For our last day in the Galapagos, National Geographic Islander II navigated towards San Cristobal Island. Also known as Chatham, San Cristobal is the fifth largest island at 557 square kilometers. Besides its peculiar geologic formation, the island is the easternmost point of the archipelago and is home to the capital.

By morning, National Geographic Islander II was anchored at Punta Pitt on the northeastern side of the island. We made a wet landing on a colorful, 90-meter, ash and olivine beach for a 1.6 km walk along the rim of a tuff cone. We had the unique opportunity to spot three species of boobies found in the Galapagos.
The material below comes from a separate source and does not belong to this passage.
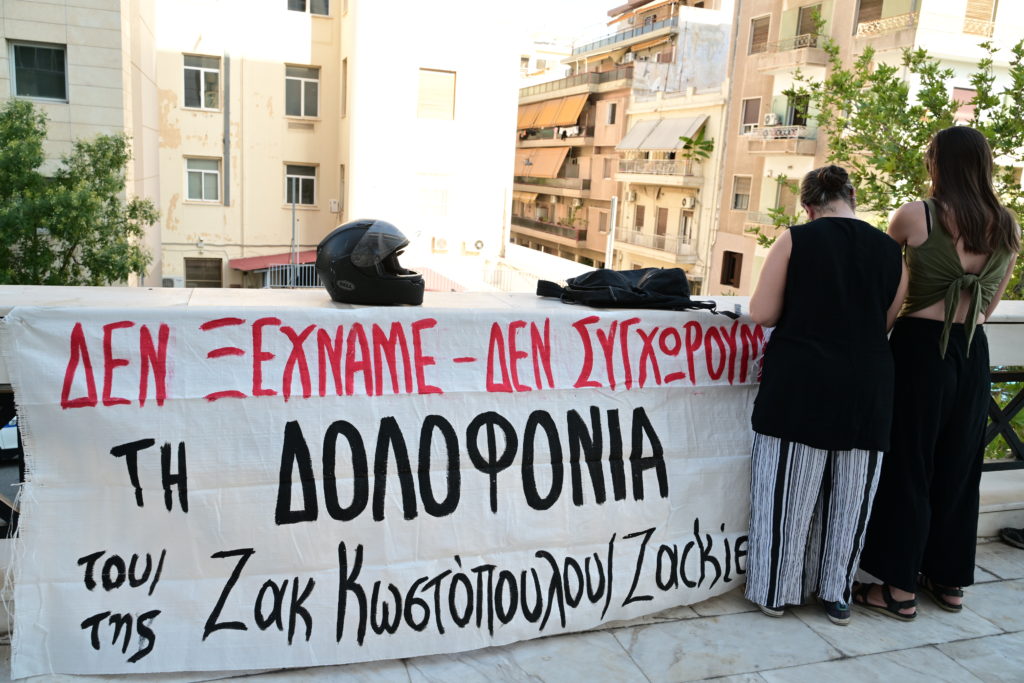 Ζακ Κωστόπουλος: Απορρίφθηκε η αίτηση αναστολής της ποινής του καταδικασμένου μεσίτη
After the refreshing water activities at Punta Pitt, National Geographic Islander II headed toward our next destination, Cerro Brujo. At this visitors’ site, guests enjoyed the peaceful waters of the Pacific Ocean while admiring a beautiful combination of contrasting blues, blacks, greens, and browns from the coastline and the distant tuff formation.

After a wonderful and full last day in the Galapagos, we ended the day with a unique and historical view of mythical Kicker Rock. This eroded tuff cone worked as a nautical point for historical characters like James Colnett, Charles Darwin, and David Porter. Nowadays, it is the emblem of San Cristobal’s tourism.